Now here's a question... what about the cleaners of the Facebook offices? How much do they get paid and how do they afford to live in Silicon Valley?
That's a question you're not allowed to ask, because the answers - we don't pay the cleaners enough and/or we spend too much - are uncomfortable for the people who should be asking them.
To answer your question, the cleaners of the Facebook offices probably aren't Facebook employees, but contractors of some third party company. And they likely live further away and commute, or live in a lower cost, less desirable neighborhood in the area that the person writing this article probably thought below him.
This article might be worth reading
https://www.washingtonpost.com/news/wonk/wp/2016/03/30/what-we-know-about-the-people-who-clean-the-floors-in-silicon-valley/
Not worth reading even a little bit. The bias is so evident it practically reads like one of the political ads you see this season.
There's definitely a race-baiting angle to it, but that's not what sent my bullshit-o-meter off the rails.
What pissed me off about the article is that it's yet one more academic circle-jerk in which a bunch of White Collared Professionals get together and discuss the problem of The Poors, without actually bothering to talk to anyone from the class whose problems they say they're trying to solve. It's the sort of thing that gives academics and journalists a bad name, even though the person who wrote this article, and the people who were interviewed, probably believe they're doing something that helps to solve the problem.

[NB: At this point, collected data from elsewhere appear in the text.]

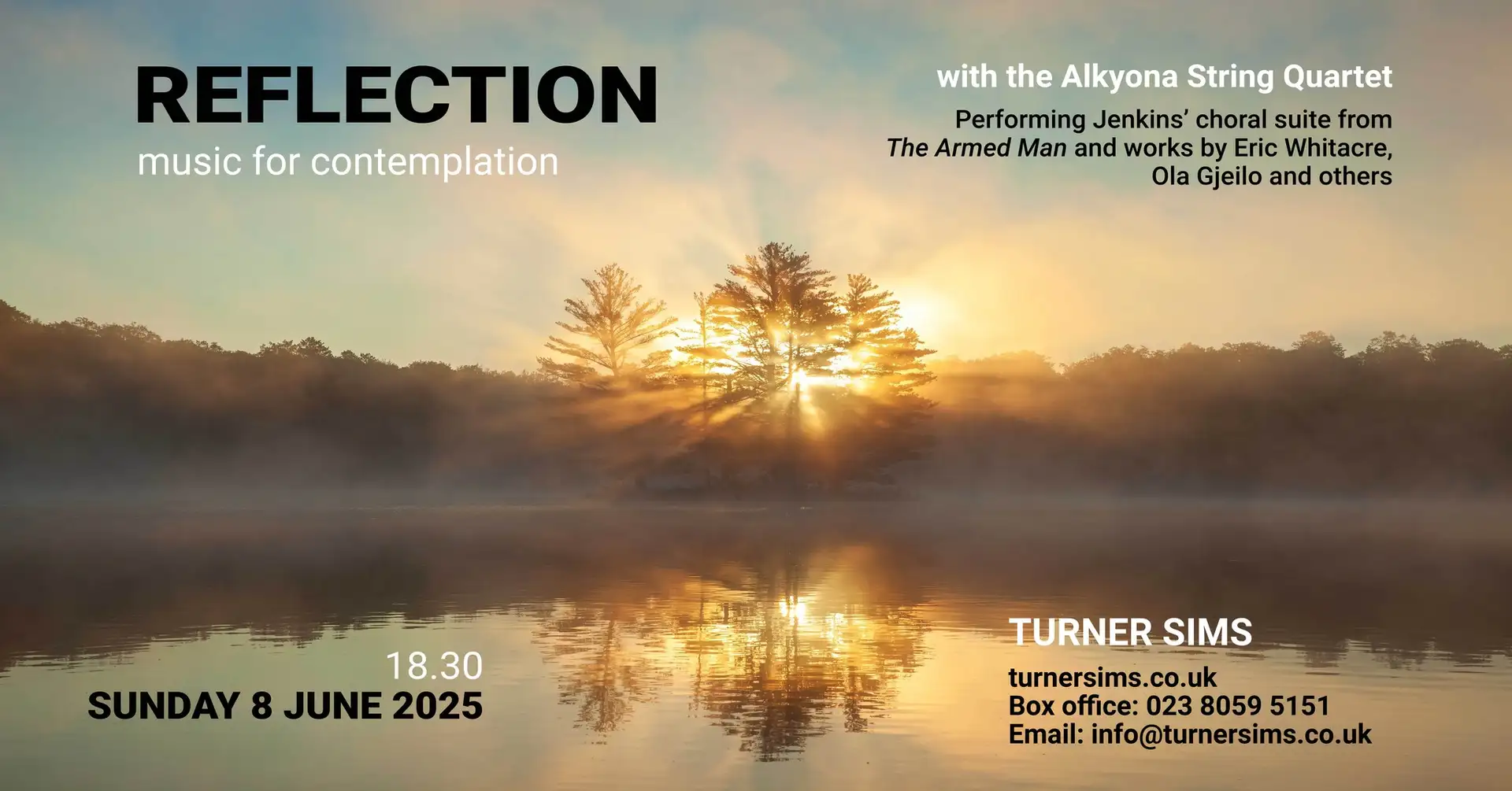 REFLECTION
music for contemplation

with the Alkyona String Quartet

Performing Jenkins' choral suite from The Armed Man and works by Eric Whitacre, Ola Gjeilo and others

18.30
SUNDAY 8 JUNE 2025

TURNER SIMS
turnersims.co.uk
Box office: 023 8059 5151
Email: info@turnersims.co.uk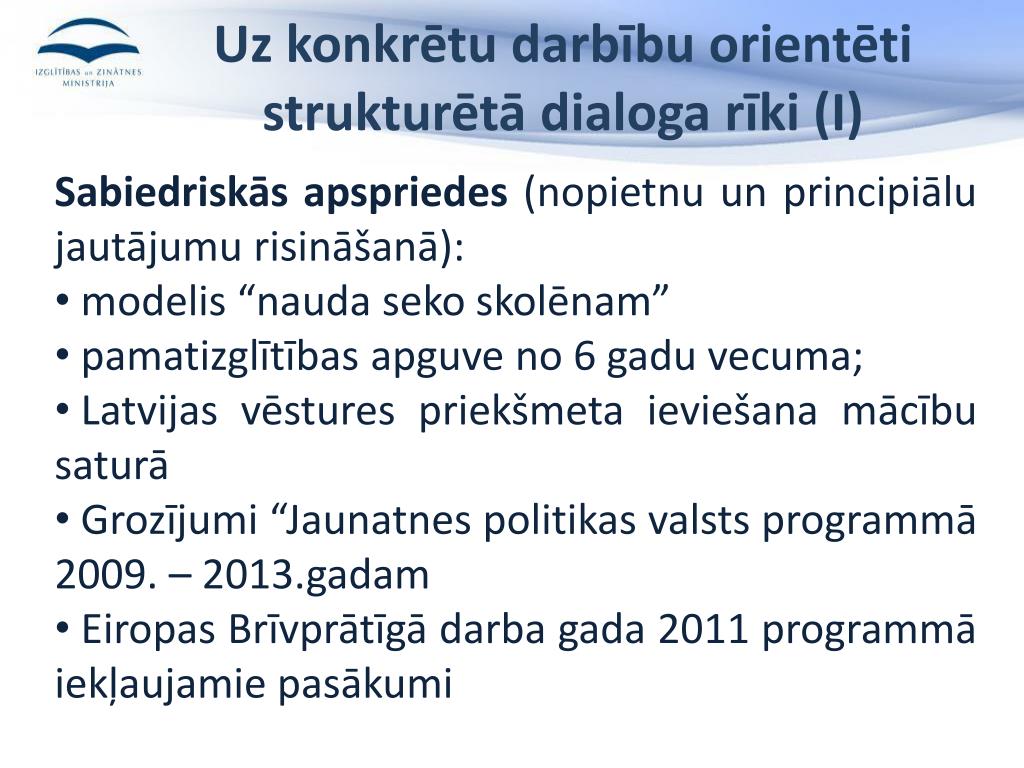 IZGLĪTĪBAS UN ZINĀTNES MINISTRIJA

Uz konkrētu darbību orientēti strukturētā dialoga rīki (I)

Sabiedriskās apspriedes (nopietnu un principiālu jautājumu risināšanā):
• modelis “nauda seko skolēnam”
• pamatizglītības apguve no 6 gadu vecuma;
• Latvijas vēstures priekšmeta ieviešana mācību saturā
• Grozījumi “Jaunatnes politikas valsts programmā 2009. – 2013.gadam
• Eiropas Brīvprātīgā darba gada 2011 programmā iekļaujamie pasākumi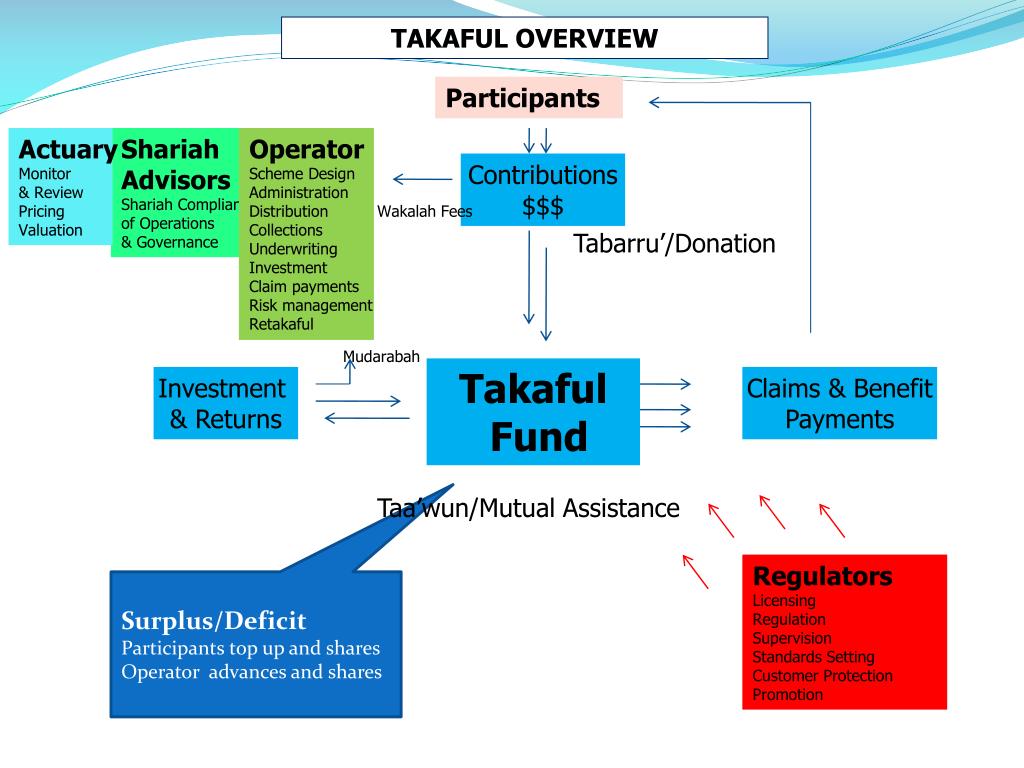 TAKAFUL OVERVIEW

Participants

Actuary
Monitor
& Review
Pricing
Valuation

Shariah Advisors
Shariah Complian
of Operations
& Governance

Operator
Scheme Design
Administration
Distribution
Collections
Underwriting
Investment
Claim payments
Risk management
Retakaful

Wakalah Fees

Contributions
$$$

Tabarru'/Donation

Mudarabah

Investment
& Returns

Takaful
Fund

Claims & Benefit
Payments

Taa'wun/Mutual Assistance

Surplus/Deficit
Participants top up and shares
Operator advances and shares

Regulators
Licensing
Regulation
Supervision
Standards Setting
Customer Protection
Promotion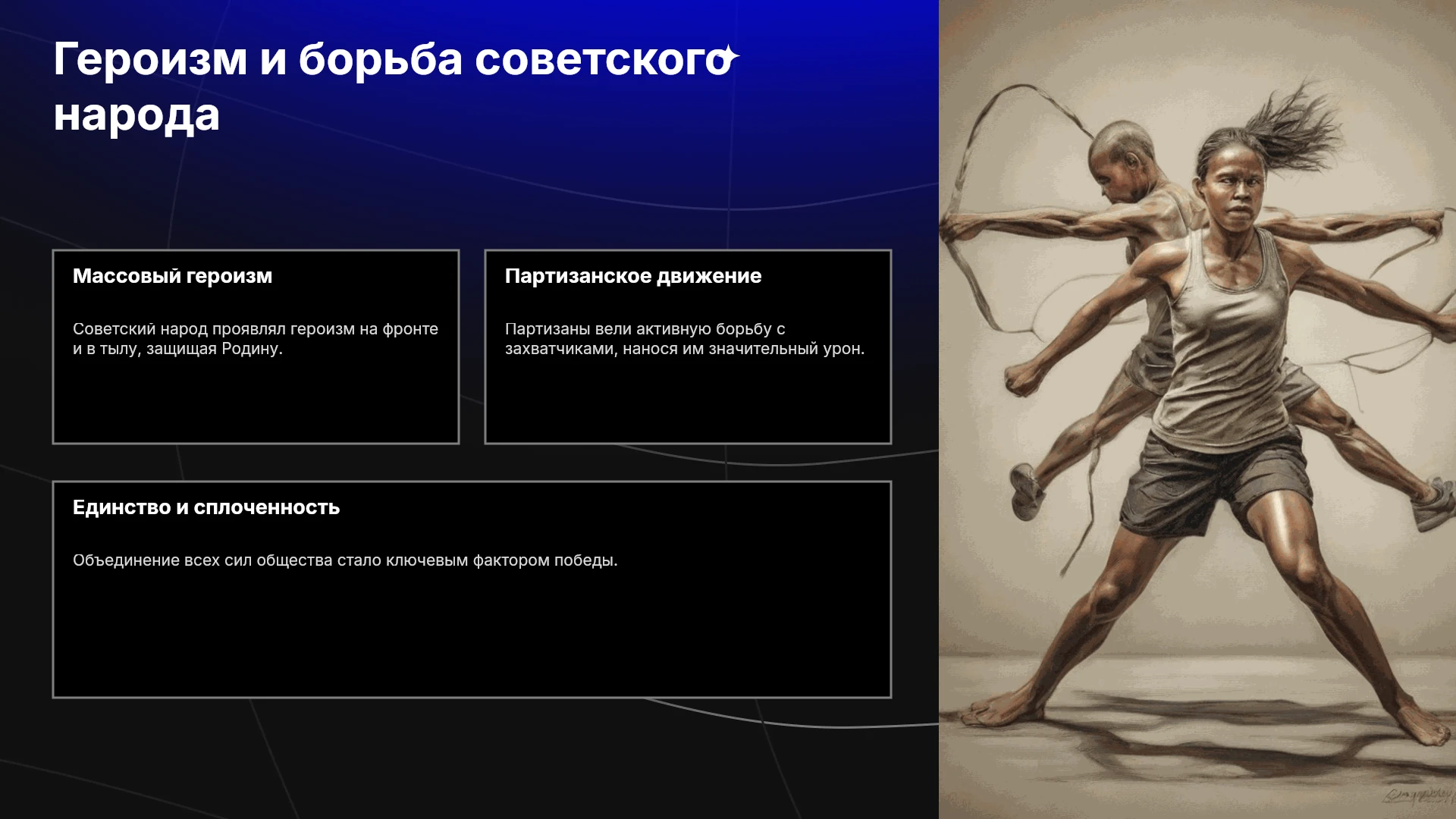 Героизм и борьба советского народа

Массовый героизм

Советский народ проявлял героизм на фронте и в тылу, защищая Родину.

Партизанское движение

Партизаны вели активную борьбу с захватчиками, нанося им значительный урон.

Единство и сплоченность

Объединение всех сил общества стало ключевым фактором победы.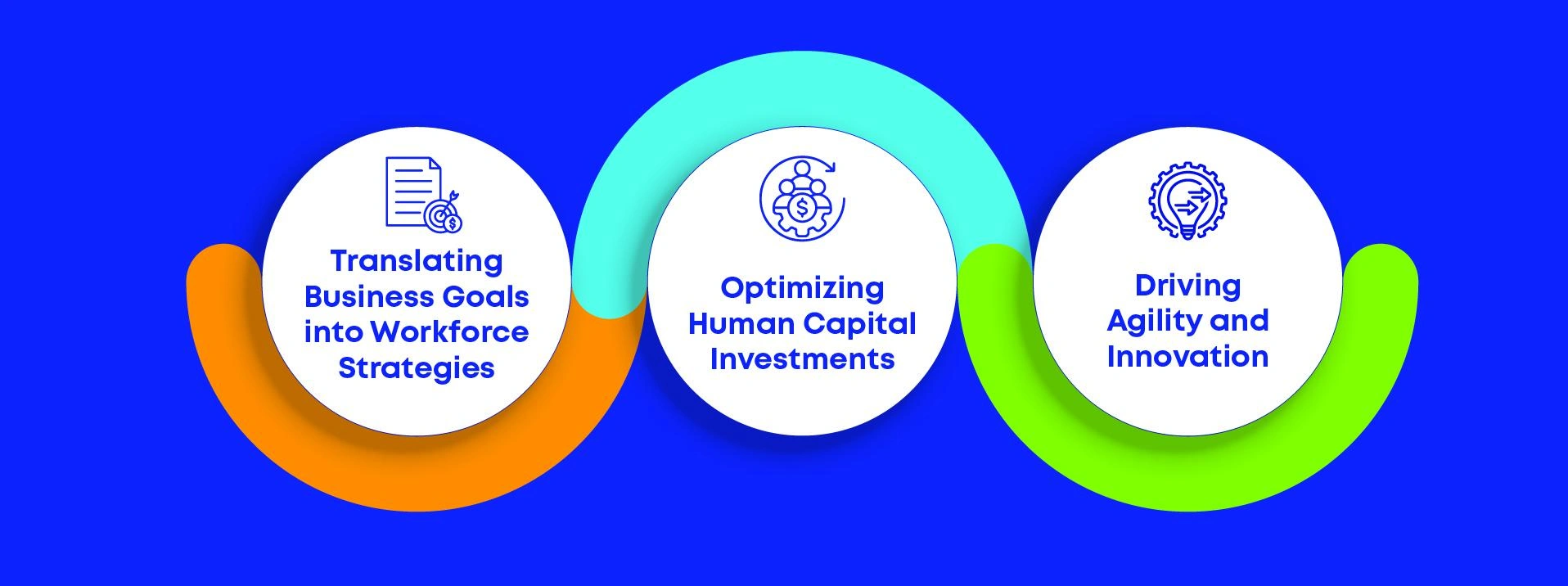 Translating Business Goals into Workforce Strategies

Optimizing Human Capital Investments

Driving Agility and Innovation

This journalist appears to have read an article, and then interviewed two academics, an administrator for a lobbying charity, a union leader, and a member of upper management at a headhunting firm. But the article is about janitors and bus drivers. She didn't bother to track down even one and ask for his or her take on the issue. Instead she bitched about how the Chamber of Commerce wasn't available for comment. I get that she writes for a newspaper out of Washington, DC, but the way she went about researching this article made her come across as though she couldn't get her head any further up her ass if she used a crowbar.
Were there truly no janitors available to interview? Or were they busy WORKING unlike all the other stuffed shirts who had time to be quoted?
What I'd have really liked would have been if she'd used social media or an online classified ad to talk to some of those hardcore badasses who can survive and raise a family in a HCOL area while pushing a broom. I bet they're frugal as fuck and we could all learn from someone who really walks the walk.